Like the Protestant Reformation, the reforms required of the legal system will come directly from the people.
First, people must begin to demand peace and happiness when they have been wronged, rather than justice in the form of revenge. To sue for justice in the form of revenge is to sue for conflict and disunity. Instead, we must begin to learn to sue for peace and reconciliation. We do this in the first instance by creating space in the law for the possibility of forgiveness — the polar opposite of revenge. We are not talking here about forgiveness to make a transgressor feel better, but forgiveness to heal the victim by stopping the traumas of the past from infecting and destroying the present and the future. Is it not striking that in all the vastness and complexity of our legal systems, in all of the statutes and rules that have been promulgated and in all of the case law and legal briefs that have been written, the essential element of forgiveness by which all conflicts are permanently resolved is barely mentioned, let alone practiced? Even the power of the pardon — the ancient last vestige of forgiveness left in the law, by which the President and governors may forgive wrongdoers — has been virtually eliminated because of the public’s blind thirst for vengeance at all costs. To reform the legal system, we must create an honored place in the law for the possibility of forgiveness.

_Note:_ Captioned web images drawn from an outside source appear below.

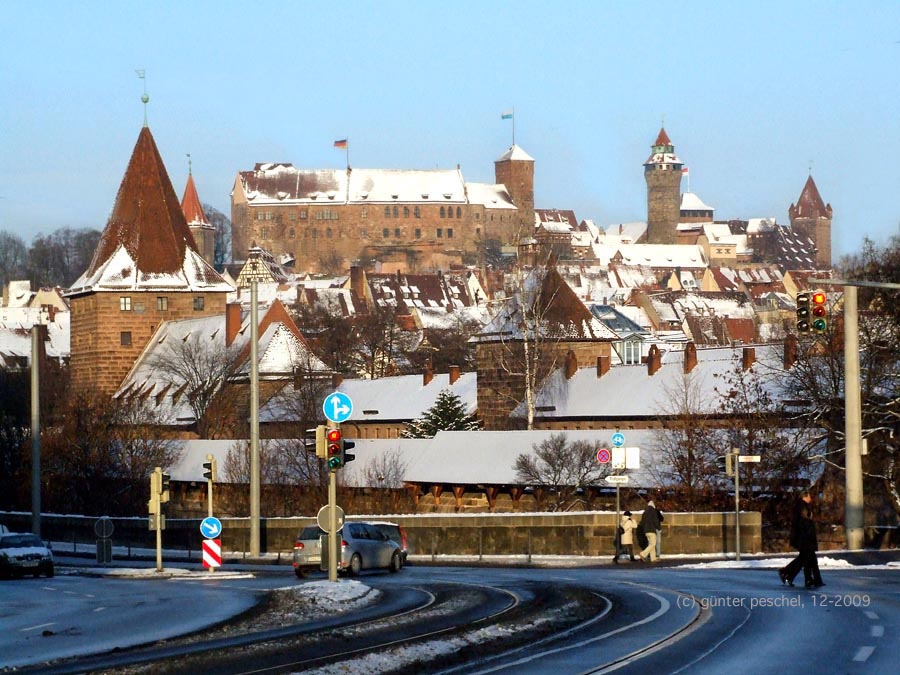 Nürnberg im Dezember 2009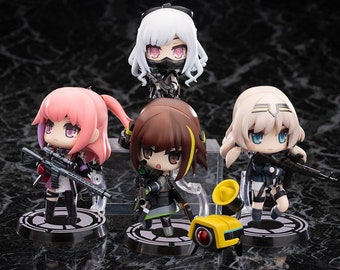 Girls Frontline Ar Team M4a1 St Ar 15 M4 Sopmod Ll Etsy Girls Frontline Ar Team M4a1 St Ar 15 M4 Sopmod Ll Etsy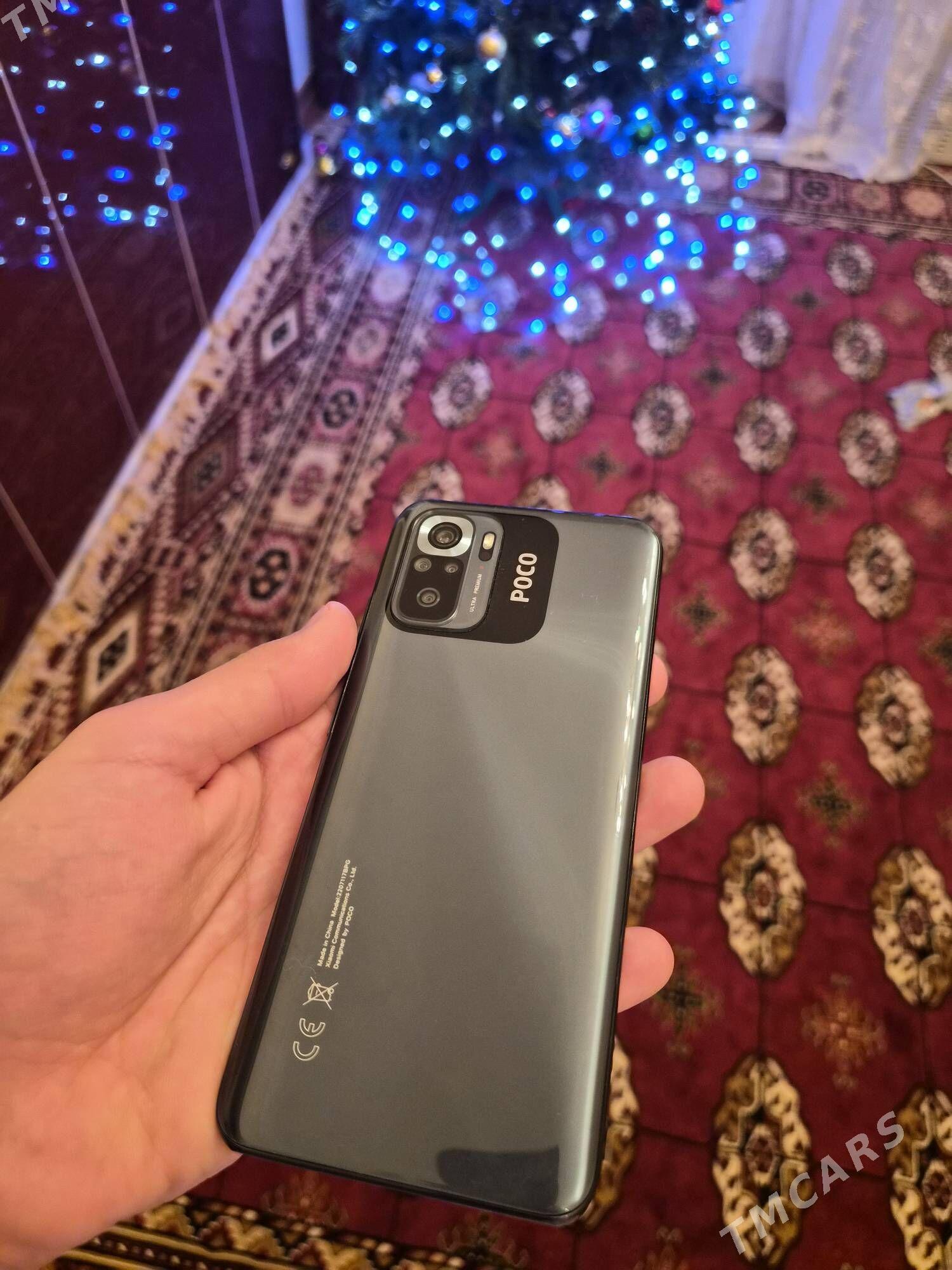 Poco M5s - Aşgabat - img 1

Second, people must begin to demand that attorneys help them win peace and happiness when they have been wronged, rather than win only revenge. In Mahatma Gandhi’s words, we need to demand that our attorneys work harder at uniting us when we have been riven asunder, rather than tearing us farther apart. This can be accomplished by insisting that our attorneys act as peacemakers, not mercenaries. Lawyers will do what their clients demand. This means that clients bear as much responsibility for the current state of affairs in the justice system as do lawyers. But because of their special training and position of trust, lawyers have a special duty to help their clients, and their profession, bring about needed changes.
Third, people must begin to look beyond attorneys and judges (or worse, guns) to resolve their disputes. To paraphrase a famous song: lawyers, guns and money are not necessary for resolving conflicts. Forgiveness is free and available to all. But forgiveness is not always easy. The problem is that we have only created a revenge-based Justice System to resolve conflicts. We as a society have not bothered to create a “forgiveness system”. Until now, that is. An alternative “Nonjustice System” exists on the Internet — a free mobile app for resolving disputes and restoring peace and happiness, available to all at the Miracle Court website: https://www.miraclecourt.com. The Miracle Court Nonjustice System reunites law and spirituality.
Law And Spirituality Reunited
When we are wronged, we have a choice: We can either seek justice in the form of revenge or we can seek peace and happiness. When we seek justice in the form of revenge, we deny our spirituality (our Oneness with others). When we seek peace and happiness, we acknowledge and restore our spirituality (oneness). The law can be used as a tool to unite or divide — as a tool of spiritual truth and love or of material fear and hatred. By reuniting law and spirituality, we restore the means by which separate human bodies restore peace and happiness and experience their true Oneness.